Rakon yesterday reported a 55 per cent fall in first-half earnings before interest, tax, depreciation and amortisation (ebitda) to $6.2 million, compared with the same period in its last financial year.
The NZX-listed oscillating crystal maker posted a net loss of $259,000 for the six months to September 30.
Warminger said Rakon's falling earnings were being caused by more than just the strong dollar and decreasing demand.
"I think there's just really poor management performance behind the company's disappointing results, to be honest."
Yesterday's result announcement saw the firm's shares - which were worth more than $5 in 2007 - plunge by more than 10 per cent to close at 60c last night, below the previous low of 63c they reached in early 2009.
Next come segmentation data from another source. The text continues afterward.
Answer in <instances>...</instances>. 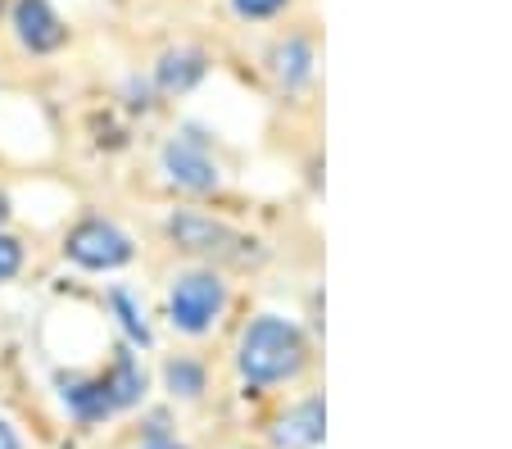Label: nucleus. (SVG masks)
I'll list each match as a JSON object with an SVG mask.
<instances>
[{
  "instance_id": "nucleus-3",
  "label": "nucleus",
  "mask_w": 512,
  "mask_h": 449,
  "mask_svg": "<svg viewBox=\"0 0 512 449\" xmlns=\"http://www.w3.org/2000/svg\"><path fill=\"white\" fill-rule=\"evenodd\" d=\"M68 254H73L82 268H118L132 259V241H127L114 223L91 218V223L68 232Z\"/></svg>"
},
{
  "instance_id": "nucleus-1",
  "label": "nucleus",
  "mask_w": 512,
  "mask_h": 449,
  "mask_svg": "<svg viewBox=\"0 0 512 449\" xmlns=\"http://www.w3.org/2000/svg\"><path fill=\"white\" fill-rule=\"evenodd\" d=\"M304 363V336L295 323L263 313L259 323H250L241 341V372L254 386H272V381L295 377Z\"/></svg>"
},
{
  "instance_id": "nucleus-5",
  "label": "nucleus",
  "mask_w": 512,
  "mask_h": 449,
  "mask_svg": "<svg viewBox=\"0 0 512 449\" xmlns=\"http://www.w3.org/2000/svg\"><path fill=\"white\" fill-rule=\"evenodd\" d=\"M14 28H19L23 46H32V50L64 46V23L55 19V10H50L46 0H19L14 5Z\"/></svg>"
},
{
  "instance_id": "nucleus-18",
  "label": "nucleus",
  "mask_w": 512,
  "mask_h": 449,
  "mask_svg": "<svg viewBox=\"0 0 512 449\" xmlns=\"http://www.w3.org/2000/svg\"><path fill=\"white\" fill-rule=\"evenodd\" d=\"M5 214H10V209H5V196H0V223H5Z\"/></svg>"
},
{
  "instance_id": "nucleus-12",
  "label": "nucleus",
  "mask_w": 512,
  "mask_h": 449,
  "mask_svg": "<svg viewBox=\"0 0 512 449\" xmlns=\"http://www.w3.org/2000/svg\"><path fill=\"white\" fill-rule=\"evenodd\" d=\"M168 386H173L177 395H200L204 391V368L200 363H186V359L168 363Z\"/></svg>"
},
{
  "instance_id": "nucleus-4",
  "label": "nucleus",
  "mask_w": 512,
  "mask_h": 449,
  "mask_svg": "<svg viewBox=\"0 0 512 449\" xmlns=\"http://www.w3.org/2000/svg\"><path fill=\"white\" fill-rule=\"evenodd\" d=\"M164 164H168V173H173V182L186 186V191H213V186H218V164H213L195 141H173V146L164 150Z\"/></svg>"
},
{
  "instance_id": "nucleus-7",
  "label": "nucleus",
  "mask_w": 512,
  "mask_h": 449,
  "mask_svg": "<svg viewBox=\"0 0 512 449\" xmlns=\"http://www.w3.org/2000/svg\"><path fill=\"white\" fill-rule=\"evenodd\" d=\"M322 422H327V413H322V400H304L295 413H286L277 427V440L290 449H309L322 440Z\"/></svg>"
},
{
  "instance_id": "nucleus-10",
  "label": "nucleus",
  "mask_w": 512,
  "mask_h": 449,
  "mask_svg": "<svg viewBox=\"0 0 512 449\" xmlns=\"http://www.w3.org/2000/svg\"><path fill=\"white\" fill-rule=\"evenodd\" d=\"M195 78H204V55H195V50H173V55H164V64H159V82H164L168 91H186Z\"/></svg>"
},
{
  "instance_id": "nucleus-6",
  "label": "nucleus",
  "mask_w": 512,
  "mask_h": 449,
  "mask_svg": "<svg viewBox=\"0 0 512 449\" xmlns=\"http://www.w3.org/2000/svg\"><path fill=\"white\" fill-rule=\"evenodd\" d=\"M168 232H173V241L186 245V250H223V245L232 241V232H227L223 223H213V218H204V214H177L173 223H168Z\"/></svg>"
},
{
  "instance_id": "nucleus-11",
  "label": "nucleus",
  "mask_w": 512,
  "mask_h": 449,
  "mask_svg": "<svg viewBox=\"0 0 512 449\" xmlns=\"http://www.w3.org/2000/svg\"><path fill=\"white\" fill-rule=\"evenodd\" d=\"M64 400L73 404V413H82V418H105V413L114 409V404H109L105 381H68Z\"/></svg>"
},
{
  "instance_id": "nucleus-13",
  "label": "nucleus",
  "mask_w": 512,
  "mask_h": 449,
  "mask_svg": "<svg viewBox=\"0 0 512 449\" xmlns=\"http://www.w3.org/2000/svg\"><path fill=\"white\" fill-rule=\"evenodd\" d=\"M114 309L123 313L127 336H132V341H141V345H150V327H145V313L132 304V295H127V291H114Z\"/></svg>"
},
{
  "instance_id": "nucleus-14",
  "label": "nucleus",
  "mask_w": 512,
  "mask_h": 449,
  "mask_svg": "<svg viewBox=\"0 0 512 449\" xmlns=\"http://www.w3.org/2000/svg\"><path fill=\"white\" fill-rule=\"evenodd\" d=\"M23 264V245L14 236H0V282H10Z\"/></svg>"
},
{
  "instance_id": "nucleus-15",
  "label": "nucleus",
  "mask_w": 512,
  "mask_h": 449,
  "mask_svg": "<svg viewBox=\"0 0 512 449\" xmlns=\"http://www.w3.org/2000/svg\"><path fill=\"white\" fill-rule=\"evenodd\" d=\"M286 0H236V10L250 14V19H268V14H277Z\"/></svg>"
},
{
  "instance_id": "nucleus-8",
  "label": "nucleus",
  "mask_w": 512,
  "mask_h": 449,
  "mask_svg": "<svg viewBox=\"0 0 512 449\" xmlns=\"http://www.w3.org/2000/svg\"><path fill=\"white\" fill-rule=\"evenodd\" d=\"M100 381H105L109 404H114V409H123V404H132L136 395L145 391V377H141V368H136V363H132V354H118L114 372H109V377H100Z\"/></svg>"
},
{
  "instance_id": "nucleus-16",
  "label": "nucleus",
  "mask_w": 512,
  "mask_h": 449,
  "mask_svg": "<svg viewBox=\"0 0 512 449\" xmlns=\"http://www.w3.org/2000/svg\"><path fill=\"white\" fill-rule=\"evenodd\" d=\"M0 449H19V440H14V431L0 422Z\"/></svg>"
},
{
  "instance_id": "nucleus-17",
  "label": "nucleus",
  "mask_w": 512,
  "mask_h": 449,
  "mask_svg": "<svg viewBox=\"0 0 512 449\" xmlns=\"http://www.w3.org/2000/svg\"><path fill=\"white\" fill-rule=\"evenodd\" d=\"M145 449H182V445H173V440H150Z\"/></svg>"
},
{
  "instance_id": "nucleus-9",
  "label": "nucleus",
  "mask_w": 512,
  "mask_h": 449,
  "mask_svg": "<svg viewBox=\"0 0 512 449\" xmlns=\"http://www.w3.org/2000/svg\"><path fill=\"white\" fill-rule=\"evenodd\" d=\"M272 69H277V78L286 82V87H300V82L309 78V69H313L309 41H286V46H277L272 50Z\"/></svg>"
},
{
  "instance_id": "nucleus-2",
  "label": "nucleus",
  "mask_w": 512,
  "mask_h": 449,
  "mask_svg": "<svg viewBox=\"0 0 512 449\" xmlns=\"http://www.w3.org/2000/svg\"><path fill=\"white\" fill-rule=\"evenodd\" d=\"M223 304H227V286L213 273H186L182 282L173 286V295H168L173 327H182V332H191V336L209 332L213 318L223 313Z\"/></svg>"
}]
</instances>
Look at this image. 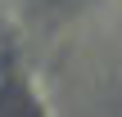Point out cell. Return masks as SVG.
I'll return each instance as SVG.
<instances>
[{
	"instance_id": "1",
	"label": "cell",
	"mask_w": 122,
	"mask_h": 117,
	"mask_svg": "<svg viewBox=\"0 0 122 117\" xmlns=\"http://www.w3.org/2000/svg\"><path fill=\"white\" fill-rule=\"evenodd\" d=\"M0 86H5V50H0Z\"/></svg>"
}]
</instances>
Managing director Brent Robinson said demand in the telecommunications side of Rakon's business had been affected by the impact of this year's Japanese earthquake and tsunami on the supply chain, as well as by economic uncertainty in Europe.
But the situation was expected to improve as increasing demand for data - especially through the establishment of new 4G networks - drove telco providers to invest in increased capacity, he said.
Robinson said consumers were rapidly switching from traditional mobile phones to smartphones, meaning that part of the business was less affected by economic turbulence.
"[The switchover] will happen in poor times and in good times," he said, adding that production was ramping up at Rakon's newly opened lower-cost Chinese manufacturing plant, which would provide improved earnings for the business.
Robinson said full-year ebitda was still expected to be in the $14 million to $18 million range, which would be an up to 43 per cent reduction on last year's result.
Rakon said it had half of its exposure to the greenback hedged at US78c for the next 18 months, while 55 per cent of its exposure to the British pound was hedged at £1.58 over the same period.
The company said the kiwi had an average exchange rate of US81c during the first half of its current financial year - 10c higher than in the same period last year.